“Restaurar, más que una creación es una invención”
Magdalena Giménez Fitte es una artista autodidacta. A lo largo de sus sesenta y cuatro años, ha logrado reinventarse y refleja el valor de haberse creado a si misma a través de los avatares de la vida.
Con un inicio ¨acomodado¨, dentro de una familia tradicional de nuestra ciudad, dueña -en Lincoln- de campos, vacas, haras de caballos y todo lo que rodea a un estilo de vida con un futuro asegurado y previsible -“pero de arte, nada”, como ella describe-, seguramente nunca imaginó que tomaría las riendas de la vida y las haría suyas, transformando la imprevisibilidad en capacidad creativa.
Luego de haber vivido ocho años en Punta del Este acompañando a su ex marido arquitecto que llevó adelante proyectos edilicios en La Barra, viviendo el sueño de muchos donde veía corretear a su hija y sus perros por la playa, debió volverse -“con una mano atrás y otra adelante”, dice- porque la economía familiar así lo dispuso.
Por ese motivo, decidió instalarse en San Telmo en la calle Humberto Primo al 600 haciendo realidad -quizás sin querer- su pensamiento, ya que “cuando tenía 17 años, vine a la Plaza Dorrego y pensé que algún día iba a vivir en este barrio”, recuerda.
“Ese departamento, estaba todo arruinado. Lo arreglé ¨a pulmón¨ ayudada por un pintor que tocaba la batería. Quedó divino, espectacular. En un momento me separé y crié a mis hijos ahí, con gato, perro, tortuga y loro. Iba a la costanera, tiraba una manta y vendía mis cuadritos exhibidos en los caballetes que hacía mi hijo. El primer día vendí cinco cuadritos y estaba feliz. A la noche pintaba sin dormir y así tener obras para el día siguiente. Me encantó esa parte de mi vida, donde tomé contacto con gente que me permitió dejar de ser una ¨cheta¨ pelotuda. La supervivencia me fascina porque me gustan los desafíos, estar en el medio de la nada y ver qué hacer con eso. No dejarse vencer y salir adelante, hace que te sientas una reina”, señala Giménez Fitte.
Y continúa su relato con entusiasmo cuando menciona que “los chicos entraban y salían, porque empecé a dar clases y me fue bárbaro, tenía alrededor de cincuenta alumnos. Eso me ayudó a criar a mis hijos y estar con ellos. También enseñaba en el Sindicato del Seguro y -junto con mis alumnos- pintaba exponía y vendía. Pero nunca me interesó el tema de hacer una carrera, aunque vendí como ochenta cuadros y expuse en bares, en la plaza Dorrego, en la Galería Van Riel… Desde el 2008 que no pinto, pero tengo ganas”.

**Tarea propuesta:** Retome la nota sobre Magdalena Giménez Fitte después de su última oración y continúela.

**Material proporcionado:**
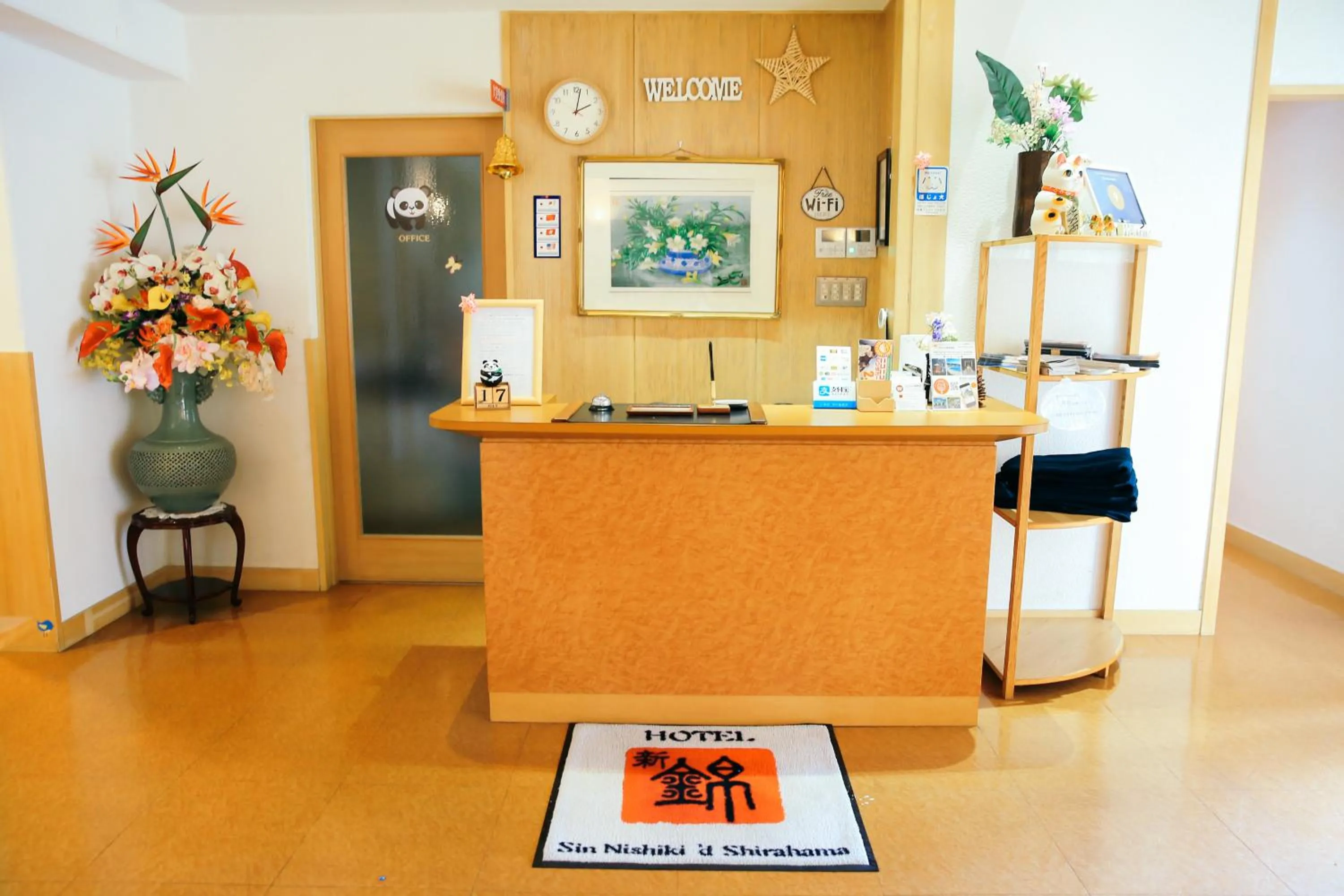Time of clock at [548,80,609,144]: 2:01
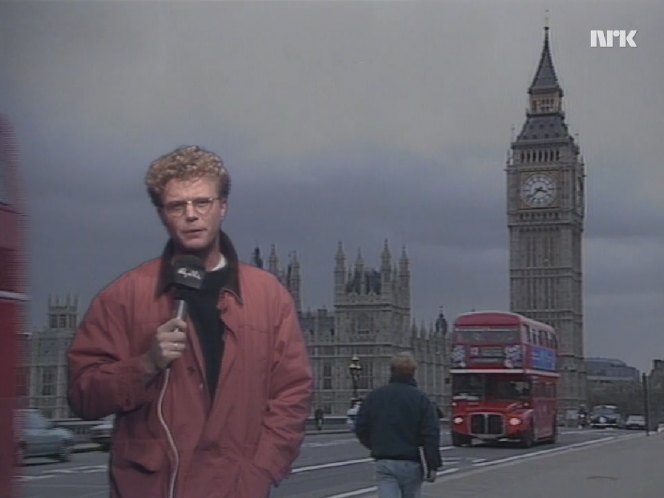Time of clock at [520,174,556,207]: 3:37
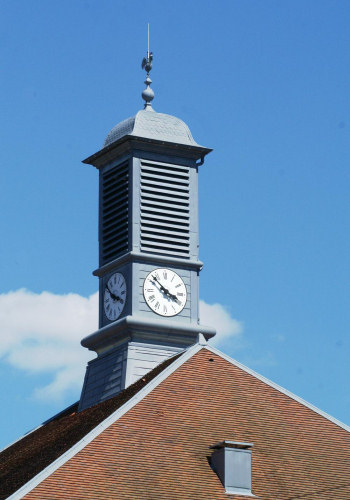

**Resultado del ejercicio:**
Todo estaba en ella y quizás sin darse cuenta encontró la oportunidad de aprovechar los avatares económicos, en posibilidades de desarrollo personal.
“La muerte de mi padre, joven, me ¨pegó¨ muy mal y mi psicólogo en un momento dado me dijo que tenía la misma intensidad en ganas de vivir que de morir y dependía de mi ser destructiva o constructiva. Entonces, tomé la decisión de luchar a mi manera aunque sabía que tendría dificultades”, confiesa Magdalena.
En cuanto a su formación, explica: “Soy autodidacta, fui un año a estudiar con un profesor español, pero no me entusiasmó porque sentí que me quería encasillar en las clásicas estructuras y lo que yo quería hacer era pintar, no estudiar pintura. Pinto desde que tengo doce años, con lo que sea, no soy disciplinada solo dejé que fluyera”. Y agrega con convicción: “Pero tengo demasiados intereses, incluso escribí poesía y por allí hay algo publicado, pero no seguí”.
A Giménez Fitte le apasiona la restauración y así lo cuenta: “Cuando me crucé con esta actividad, recordé lo que me dijo una chica que me hizo una carta natal, señalándome que el reciclado sería fundamental para mí y que en la segunda etapa de mi vida iba a ser mucho más feliz que en la primera, porque los astros se acomodaban. En ese momento pensé que se refería al reciclado que hacía con lo que encontraba en la calle, porque no sabía que iba a conocer al anticuario Mario Basile y que comenzaría a restaurar sus cuadros y grabados ya que me venía bien tener un trabajo fijo, además de mis clases. Eso fue una gran ayuda y tengo un agradecimiento infinito hacia él y sus hijos. Aquí aprendí a tallar madera, a lustrar y me permitieron desarrollarme. De mirar lo que hacía otra persona aprendía y aprendía, nunca fui a un curso de nada. Eso me permitió descubrir mis cualidades manuales e inventar. Porque en la restauración si falta algo y no existe ese material, tenés que pensar cómo reemplazarlo y, muchas veces, eso exige imaginación e inventiva”.
Con relación a si todo se puede restaurar, Magdalena menciona que “Sí, hay gente que restaura vidrio. La restauración es recomponer el deterioro. No sé si lo llamaría un trabajo creativo, aunque sí el hecho de que cuando faltan muchas cosas lo creativo está en percibir qué hay que poner para que armonice con el resto sin ver el original, para que vuelva a ser como cuando estaba completo. Más que una creación, es una invención”.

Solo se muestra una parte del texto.